(yeah, I’m trying to start writing again, big woop, wanna fight about it?)
I was just musing on that weird early phase when you first create a new code tree and start doing minor exploratory hacking for an idea.
(musing is the perfect word for what this post is, as well.. don’t expect anything ground breaking; just me thinking out loud)
You don’t really have any complete units of functionality, so you don’t really want to commit it to a git repo (don’t want people to see the really early, stupid implementations); you don’t really want to start writing tests yet, because you know you’re going to throw most of these interfaces away an hour later anyway.
Minor aside: yes, I know, some of you write the tests before you even write the code. We disagree. I’m sorry.
You start to run the damn thing and dump out some output and start getting the results you want. You prune the code a little and get rid of some stupid glue. You move some functionality out to its own class or library or what-have-you. Things are working, your idea is starting to actually take shape.
The breaking point comes unexpectedly. You find a somewhat complicated, critical piece of logic that requires some refactoring. But now you’re worried – the code works as it is, or seems to, anyway. It’s time to write that test. It’s time to commit the existing code to a repo so that you have an audit trail of your refactor. All of a sudden, the project is starting to feel like a lot of work.
So am I wrong? Should I write the damn tests first like the TDD folks tell me?
Maybe. But I don’t think so. I think this blog post is ultimately about momentum. When you first start a fresh project based on an idea, you get on a roll quickly. You literally can’t write the code fast enough to keep all the ideas in your head. You’re cutting corners, sprinkling TODOs liberally for things that aren’t critical to just “get it working.” The problem with getting to that point where you have to start being responsible (“write ALL the tests!”) is that it saps you of that momentum.
My opinion, especially for personal projects, is that TDD robs you of that momentum before you’ve even started.
Uh oh, I’ve gone and made a statement about a religious engineering debate.
Ultimately, it comes down to commitment. Can you commit to doing the right thing, do you actually love this project that much? Is it worth spending your time polishing this thing instead of working on something else new and fun, or is it just going to end up being a polished turd?

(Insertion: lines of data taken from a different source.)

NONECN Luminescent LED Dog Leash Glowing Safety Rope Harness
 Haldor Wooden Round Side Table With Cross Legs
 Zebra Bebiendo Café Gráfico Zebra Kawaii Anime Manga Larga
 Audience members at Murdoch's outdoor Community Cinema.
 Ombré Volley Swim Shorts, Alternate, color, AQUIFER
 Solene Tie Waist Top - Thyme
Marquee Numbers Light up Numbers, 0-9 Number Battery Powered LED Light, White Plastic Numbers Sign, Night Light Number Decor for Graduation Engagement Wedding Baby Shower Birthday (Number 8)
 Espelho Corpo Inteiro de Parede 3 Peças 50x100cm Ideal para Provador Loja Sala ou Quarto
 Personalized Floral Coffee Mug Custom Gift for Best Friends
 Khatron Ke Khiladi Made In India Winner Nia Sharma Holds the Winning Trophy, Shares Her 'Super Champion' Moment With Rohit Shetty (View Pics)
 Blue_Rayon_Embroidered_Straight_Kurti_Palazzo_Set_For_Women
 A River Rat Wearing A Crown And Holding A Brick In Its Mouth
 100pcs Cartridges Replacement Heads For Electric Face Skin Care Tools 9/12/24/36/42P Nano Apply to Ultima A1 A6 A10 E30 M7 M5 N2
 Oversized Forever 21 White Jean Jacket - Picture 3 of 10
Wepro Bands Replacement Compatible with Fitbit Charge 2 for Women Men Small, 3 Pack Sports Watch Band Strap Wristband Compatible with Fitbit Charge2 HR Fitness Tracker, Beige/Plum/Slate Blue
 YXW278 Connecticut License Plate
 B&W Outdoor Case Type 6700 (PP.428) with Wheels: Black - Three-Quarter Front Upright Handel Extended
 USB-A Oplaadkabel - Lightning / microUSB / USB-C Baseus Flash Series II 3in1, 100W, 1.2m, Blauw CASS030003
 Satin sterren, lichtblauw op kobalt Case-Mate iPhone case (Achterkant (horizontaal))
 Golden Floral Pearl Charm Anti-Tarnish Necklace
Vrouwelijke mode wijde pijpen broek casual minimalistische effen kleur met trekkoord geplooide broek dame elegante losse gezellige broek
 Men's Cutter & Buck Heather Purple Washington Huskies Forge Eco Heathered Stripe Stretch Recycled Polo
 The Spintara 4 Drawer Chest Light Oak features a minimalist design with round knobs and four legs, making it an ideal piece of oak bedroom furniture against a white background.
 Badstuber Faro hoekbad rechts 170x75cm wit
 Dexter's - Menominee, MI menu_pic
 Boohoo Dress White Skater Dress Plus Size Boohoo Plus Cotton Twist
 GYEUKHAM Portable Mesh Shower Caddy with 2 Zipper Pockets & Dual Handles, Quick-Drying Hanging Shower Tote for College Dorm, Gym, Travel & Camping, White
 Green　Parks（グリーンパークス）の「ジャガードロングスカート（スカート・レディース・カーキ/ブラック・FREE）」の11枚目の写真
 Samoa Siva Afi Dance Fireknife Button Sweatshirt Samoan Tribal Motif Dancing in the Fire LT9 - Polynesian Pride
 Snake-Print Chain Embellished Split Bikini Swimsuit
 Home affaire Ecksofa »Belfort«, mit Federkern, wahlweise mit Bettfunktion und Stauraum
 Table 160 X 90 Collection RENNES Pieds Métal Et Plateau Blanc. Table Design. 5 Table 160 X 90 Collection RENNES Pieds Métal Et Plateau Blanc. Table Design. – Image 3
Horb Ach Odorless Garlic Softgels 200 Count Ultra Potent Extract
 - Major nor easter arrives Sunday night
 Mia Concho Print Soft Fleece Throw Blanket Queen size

In fact, this phase of a project is a lot like meeting someone you’re attracted to. Your gazes meet, 3 seconds pass, IT’S ON, nobody is thinking about tomorrow morning, it’s just all fun. Then a short amount of time passes and you realize, shit, I like where this is going, but how much?.. You start wondering if it’s worth passing up on repeating the previous 2 weeks with N others.. and shit, am I gonna have to shave my beard before I meet her mother? You have to decide if you’re going to commit.